Stuckeman School welcomes San Diego-based architectural practice for lecture

 

UNIVERSITY PARK, Pa. — Teddy Cruz and Fonna Forman, principals of Estudio Teddy Cruz + Fonna Forman, will join the College of Arts and Architecture’s Stuckeman School virtually at 6 p.m. on Oct. 19 as part of the school’s Lecture and Exhibit Series.

Co-sponsored by the Department of Architecture, the event will be live-streamed by WPSU.

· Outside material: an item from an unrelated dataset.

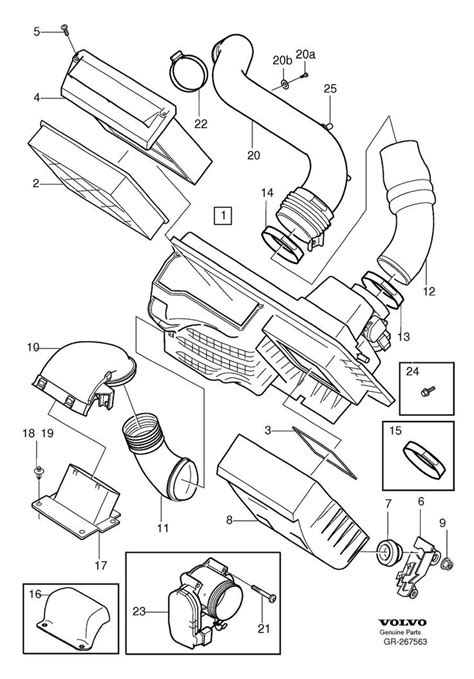 Volvo Engine Parts Diagram Projects Try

In the lecture, titled “Unwalling Citizenship,” Cruz and Forman will discuss their work on “citizenship culture” at the United States-Mexico border, and the network of civic spaces they have co-developed with border communities to cultivate regional and global solidarities. They ask, in this increasingly walled world and with the surge of anti-immigrant sentiment everywhere: Can the idea of citizenship be recuperated for more emancipatory and inclusive democratic agendas?

Cruz and Forman’s San Diego-based practice investigates borders, informal urbanization, civic infrastructure and public culture. They lead a variety of urban research agendas and civic/public agendas in the San Diego-Tijuana, Mexico border region and beyond. In 2012-13, they served as special advisors on civic and urban initiatives for the City of San Diego and led the development of its Civic Innovation Lab. Together they lead the University of California, San Diego (UCSD) Community Stations, a network of public spaces across the border region co-developed between university and community for collaborative research and teaching on poverty and social equity. Their work has been funded by the Ford Foundation, the Andrew W. Mellon Foundation, ArtPlace America, the PARC Foundation and the Surdna Foundation, among others.

Their work has been exhibited widely in prestigious cultural venues around the world, including the Museum of Modern Art (MoMA) in New York, the Yerba Buena Center for the Arts in San Francisco, the Cooper Hewitt National Design Museum in New York, Das Haus der Kulturen der Welt in Berlin, M+ in Hong Kong, the 2016 Shenzhen Biennial of Urbanism and Architecture and the 2018 Venice Architectural Biennale. Their work is also part of the permanent collection at MoMa.

Cruz and Forman have recently published two monographs: “Spatializing Justice” and “Socializing Architecture: Top-Down / Bottom-Up,” both by MIT Press and Hatje Cantz, with a third forthcoming, “Unwalling Citizenship,” to be published by Verso.

Cruz is a professor of public culture and urbanism in the Department of Visual Arts and the director of urban research in the Center on Global Justice at UCSD. The recipient of the Rome Prize in Architecture in 1991, Cruz’s honors include the Ford Foundation Visionaries Award in 2011, the 2013 Architecture Award from the U.S. Academy of Arts and Letters and the 2018 Vilcek Prize in Architecture.’

Forman is a professor of political theory and founding director of the Center on Global Justice at UCSD. She serves as co-chair of the University of California’s Global Climate Leadership Council, and served until 2019 on the Global Citizenship Commission, advising United Nations policy on human rights in the 21st century.